Марта долго сидела, обнимая Степу, шепча ему на ухо, что они обязательно купят дом на Темзе, заведут лодку, и будут катать детей по реке. «Мальчиков, - Марта укачивала его, - и девочек, милый. Я уверена, что у нас все получится, Степушка».
-Зачем я тебе? - Степан, вынув из ее волос шпильки, целовал нежную шею: «Я тебя старше, Марта, и то, что в Сендае было…, - он не закончил. Марта взяла его большую ладонь:
-Вы не виноваты, милый. Что было, того не будет больше, - она улыбнулась: «А ты мне затем, что я тебя люблю, и буду любить всегда. Пока мы вместе, смерти нет, - она закусила губу и сдавленно сказала: «Тебе нельзя…»
-Ничего, - его губы коснулись маленького уха, - ничего, любовь моя…, Господь хочет, чтобы люди любили, Марта. Помнишь, - Степан поднял ее на руки, - помнишь, ты мне говорила, что исчезнет ненависть и останется одна любовь…., Прости меня, - он зарылся лицом в ее распущенные волосы, - прости…
Марта успела вспомнить: «Петенька спит». Потом все исчезло, и они опять были вместе, как тогда, в пещере под Бахчисараем, как в маленькой комнатке их дома в Гунибе. Марта, плача, смеясь, шептала: «Я люблю тебя, я так тебя люблю, Степушка…». Они лежали на диване, обнявшись, Степан показывал ей чертежи подводной лодки. Он весело сказал: «Скоро показательное погружение устроим. Вы с Петенькой посмотрите, конечно».
-Но ведь это не опасно? - она устроилась головой на его груди, сбросив измятое платье на ковер. Рубашку Марта засунула куда-то за спинку дивана. Степан поцеловал ее белое, мерцающее жемчугом плечо: «Совершенно не опасно, не волнуйся. Я такое делал, на Крымской войне. Марта…, - он почувствовал ее всю, горячую, нежную, и попросил: «Не уходи, никогда. Обещай, что всегда будешь со мной, Марта».

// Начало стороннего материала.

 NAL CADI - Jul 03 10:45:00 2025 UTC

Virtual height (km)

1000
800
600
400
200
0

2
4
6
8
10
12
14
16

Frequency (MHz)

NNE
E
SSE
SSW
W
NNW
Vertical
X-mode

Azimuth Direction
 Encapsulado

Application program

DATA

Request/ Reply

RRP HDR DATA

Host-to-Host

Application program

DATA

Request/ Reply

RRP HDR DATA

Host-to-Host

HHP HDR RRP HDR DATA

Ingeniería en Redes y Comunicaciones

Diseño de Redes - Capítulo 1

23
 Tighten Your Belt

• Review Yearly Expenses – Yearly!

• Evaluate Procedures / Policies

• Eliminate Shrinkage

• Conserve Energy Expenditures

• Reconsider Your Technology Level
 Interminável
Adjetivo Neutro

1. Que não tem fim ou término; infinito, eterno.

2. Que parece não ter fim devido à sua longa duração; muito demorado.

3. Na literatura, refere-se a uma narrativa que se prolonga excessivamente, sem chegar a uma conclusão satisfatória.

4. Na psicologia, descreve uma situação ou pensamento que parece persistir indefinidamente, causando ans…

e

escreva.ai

Она поцеловала лазоревые глаза: «Пока мы вместе, смерти нет, Степушка. Я это всегда помнить буду. И ты помни. Расскажу тебе, о чем я сегодня с президентом говорила, - смешливо добавила Марта. Степан удивился: «Ты с ним чай пьешь».
-И разговариваю тоже, - Марта блаженно вздохнула: «Хорошо-то как!»
-Потом в спальню пошли, - вспомнила она, показывая Максу и Дэниелу саблю с иконой. «Это мой муж гравюру сделал, - Марта развернула изящный свиток, - еще в Японии».